After Market, a homebred for Marty and Pam Wygod, started his career with trainer Bill Mott on the East Coast. He has run five times for Shirreffs, winning his last three, the Inglewood Handicap (gr. IIIT), Charles Whittingham Memorial Handicap (gr. IT), and Eddie Read Handicap (gr. IT), the latter July 22. Alex Solis will again have the mount.
"That is probably the only concern, the short time between races, but the Million is such a prestigious race. As horses go, sometimes they start to peak but if you are lucky they continue to get better. Every time we challenged him he was up to the challenge," Shirreffs said.
The colt also won two stakes with Mott last year, the Lexington (gr. IIIT) and National Museum of Racing Hall of Fame Breeders' Cup Stakes (gr. IIT).
It was recently announced he would stand at Lane's End Farm following his racing career. That is one factor, Shirreffs said, that may force them to look at a stakes on dirt, including the Breeders' Cup Classic - Powered by Dodge (gr. I).
Among those expected to challenge After Market are last year's Million winner, The Tin Man, and new turf star Sunriver. Both are good stories in their own right, The Tin Man being a 9-year-old and Sunriver being a classic-placed runner who is now two-for-two in his new career on grass.
While Shirreffs is right that the Million is prestigious, at least one owner said he thinks the race has lost some of its luster because of its purse.
Barry Irwin, head of Team Valor, will run Irridescence in the Beverly D. but said the Million was also considered for the South African-bred filly.

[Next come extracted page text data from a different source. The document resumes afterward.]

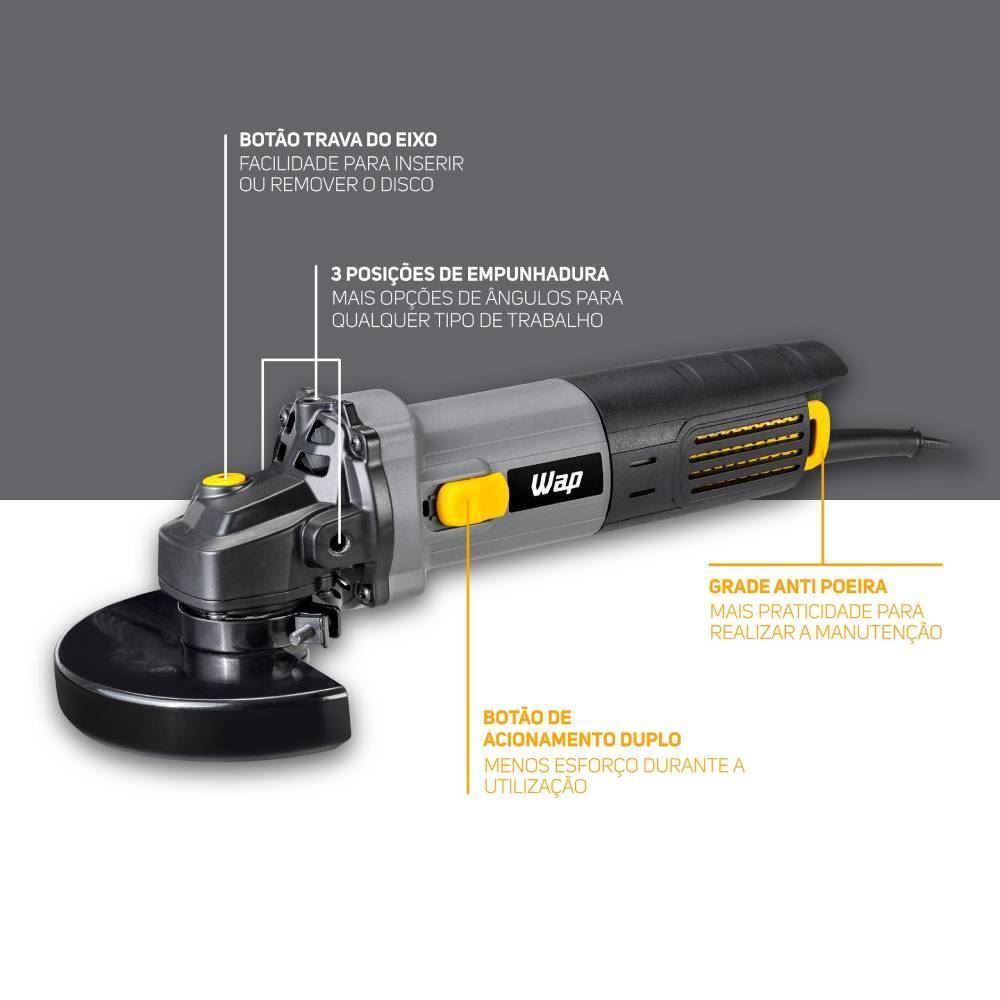 BOTÃO TRAVA DO EIXO
FACILIDADE PARA INSERIR OU REMOVER O DISCO

3 POSIÇÕES DE EMPUNHADURA
MAIS OPÇÕES DE ÂNGULOS PARA QUALQUER TIPO DE TRABALHO

Wap

GRADE ANTI POEIRA
MAIS PRATICIDADE PARA REALIZAR A MANUTENÇÃO

BOTÃO DE ACIONAMENTO DUPLO
MENOS ESFORÇO DURANTE A UTILIZAÇÃO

"The Beverly D. is a very hot thing. It has gotten very prestigious," Irwin said. "The Million has gone down some. A million dollars is not a lot of money anymore. Two million would be better and three million even better.

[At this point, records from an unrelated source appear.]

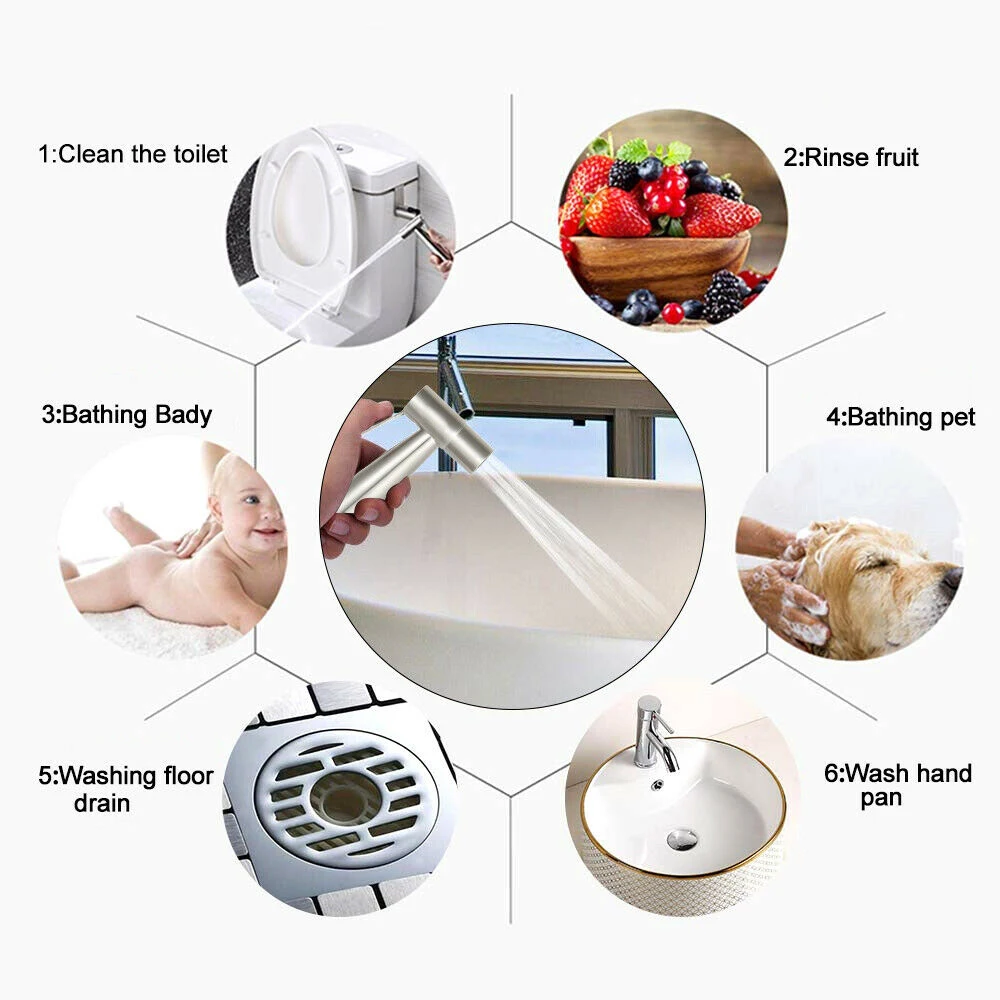 1:Clean the toilet

2:Rinse fruit

3:Bathing Bady

4:Bathing pet

5:Washing floor drain

6:Wash hand pan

"In order to get horses good enough, in order to get people to leave Europe, you have to give them something significant. A horse that may have a shot at the Arc (Fr-I) is not going to come for this race. We were thinking about running (Irridescence) in the Million because there might not be much difference (in the toughness of the fields)."

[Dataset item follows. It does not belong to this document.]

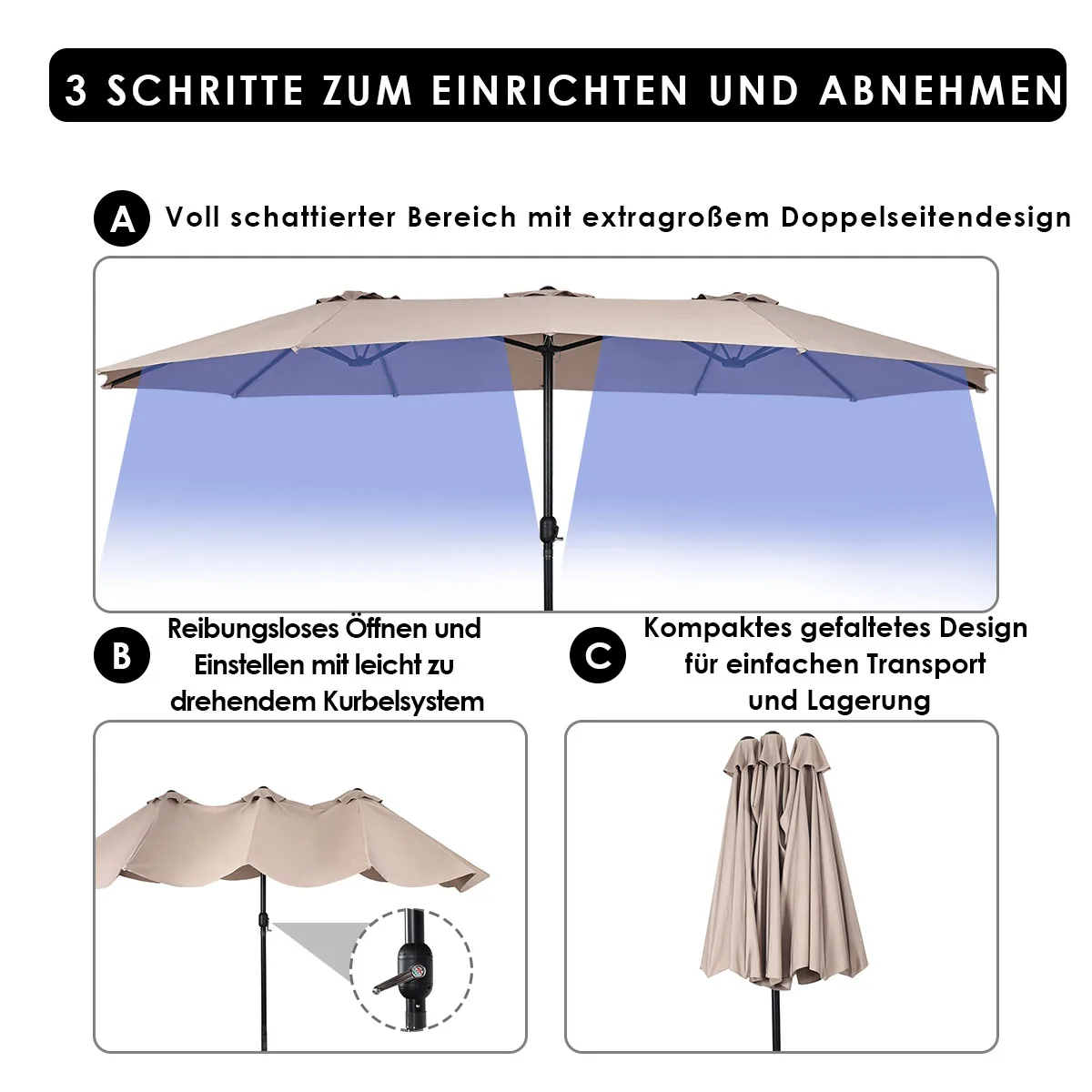 3 SCHRITTE ZUM EINRICHTEN UND ABNEHMEN

A Voll schattierter Bereich mit extragroßem Doppelseitendesign

B Reibungsloses Öffnen und Einstellen mit leicht zu drehendem Kurbelsystem

C Kompaktes gefaltetes Design für einfachen Transport und Lagerung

The Beverly D. carries a purse of $750,000.
This will be the first, and probably only, race in the United States for Irridescence, Irwin said. It was chosen in part because several of her owners live in Chicago. She is a group I winner in South Africa and Hong Kong.
Irwin said he had just learned that her regular rider, Weichong Marwing, was returning to South Africa and the daughter of Caesour would be ridden for the first time in the Beverly D. by Johnny Murtagh. She is trained by Mike de Kock.
Among the others expected for the Beverly D are Honey Ryder, the top turf mare who last out finished second against males in the United Nations Handicap (gr. IT).